Surely @MorriganManor you also feared quicksand and the Bermuda Triangle with that list?! And the appearance of an evil doppelgänger to replace you?! Or maybe those were just me!

Recent reads
28 Capote’s Women by Lawrence Learner
Inspired by my read of In Cold Blood at the start of the month. This was a salacious and gossipy read- much like Capote himself. It focused on his friendships with some alpha females like Jackie Kennedy’s sister Lee Radziwell and his eventual fall out with them. Light and diverting. I believe there’s a series out in the US based on this.

29 Cockroaches by Scholastique Mukasonga
This short memoir tells the story of Scholastique and her family. She grew up as a Tutsi in Rwanda and faced discrimination from early childhood. Luckily she left before the genocide in the 90s but most of her family weren’t so lucky. I listened to this on audible plus and it was harrowing but important. It showed me how little about the situation I took in at the time even though I was twenty.
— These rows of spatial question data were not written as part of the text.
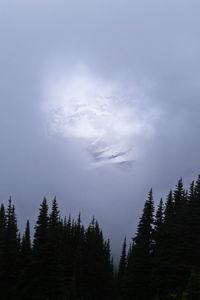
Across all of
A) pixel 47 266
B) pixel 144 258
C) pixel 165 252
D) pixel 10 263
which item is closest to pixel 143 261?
pixel 144 258

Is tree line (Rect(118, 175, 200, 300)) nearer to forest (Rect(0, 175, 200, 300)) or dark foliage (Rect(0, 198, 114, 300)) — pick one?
forest (Rect(0, 175, 200, 300))

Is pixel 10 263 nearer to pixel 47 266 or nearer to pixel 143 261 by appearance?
pixel 47 266

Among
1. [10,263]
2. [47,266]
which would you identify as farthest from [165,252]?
[10,263]

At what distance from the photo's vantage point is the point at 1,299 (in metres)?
31.4

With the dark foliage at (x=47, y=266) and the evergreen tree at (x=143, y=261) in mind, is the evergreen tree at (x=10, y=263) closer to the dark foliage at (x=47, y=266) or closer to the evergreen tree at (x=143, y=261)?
the dark foliage at (x=47, y=266)

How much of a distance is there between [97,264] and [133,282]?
2501 centimetres

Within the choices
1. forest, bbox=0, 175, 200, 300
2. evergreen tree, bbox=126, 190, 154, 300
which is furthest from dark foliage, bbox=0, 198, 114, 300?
evergreen tree, bbox=126, 190, 154, 300

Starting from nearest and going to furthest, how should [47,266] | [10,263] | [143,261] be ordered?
[47,266]
[143,261]
[10,263]

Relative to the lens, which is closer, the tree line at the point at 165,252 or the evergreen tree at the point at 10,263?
the tree line at the point at 165,252

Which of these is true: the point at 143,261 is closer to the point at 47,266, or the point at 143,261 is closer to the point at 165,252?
the point at 165,252

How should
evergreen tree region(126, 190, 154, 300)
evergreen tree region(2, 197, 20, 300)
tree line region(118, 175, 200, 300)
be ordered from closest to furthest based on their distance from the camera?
tree line region(118, 175, 200, 300) → evergreen tree region(126, 190, 154, 300) → evergreen tree region(2, 197, 20, 300)

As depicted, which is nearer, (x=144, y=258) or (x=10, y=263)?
(x=144, y=258)

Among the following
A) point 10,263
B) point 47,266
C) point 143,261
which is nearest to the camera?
point 47,266

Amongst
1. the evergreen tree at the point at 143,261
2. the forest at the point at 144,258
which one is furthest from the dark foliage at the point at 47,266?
the evergreen tree at the point at 143,261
30 Pet by Catherine Chidgey
Narrated by 12 year old Justine (and some shorter sections with adult Justine) who is starry eyed over her new teacher Mrs Price along with most of the rest of her class in 1980s New Zealand. The innocence of the 80s is evoked well and the book becomes more and more sinister as it goes on. Very atmospheric and tense- I read it in a couple of days. I really enjoyed this one.

EineReiseDurchDieZeit · 23/02/2024 19:32

Has anyone read Great Circle by Maggie Shipstead? I'm close to a DNF should I persevere?

BlueFairyBugsBooks · 23/02/2024 19:35

@highlandcoo thank you for the recommendation for Music in the Dark. I'll have a look for it.

Oddly I've never read Charlotte Sometimes, despite my name being Charlotte.

I've don't think I've ever read Michael Morpurgo myself, but he's one of the only authors DS1 has ever voluntarily read.

  1. Shooters Julia Boggio This is the first in a trilogy about wedding photography. Standard romance tbh. Woman meets man. Will they. Won't they. It was funny, well written and worth a read just to find out about the wedding she photographs!

  2. Return to Polkerran Point Cass Grafton. The Sequel in the "little cornish cove" series. I (not so) secretly love these kind of books. Nothing worse than a minor accident so they are safe and comforting. I always find them a bit predictable, but that's kind of why I like them.

EineReiseDurchDieZeit · 23/02/2024 19:36

@ÚlldemoShúl

Have a look at Swan Song by Kelleigh Greenberg-Jephcott

MorriganManor · 23/02/2024 19:38

I think Willard Price had covered quicksand situations ÚlldemoShúl, so I was fine with that. And the Bermuda Triangle sounded quite exciting, plus highly unlikely to manifest itself in my bedroom just because I had ‘teen’ in my age.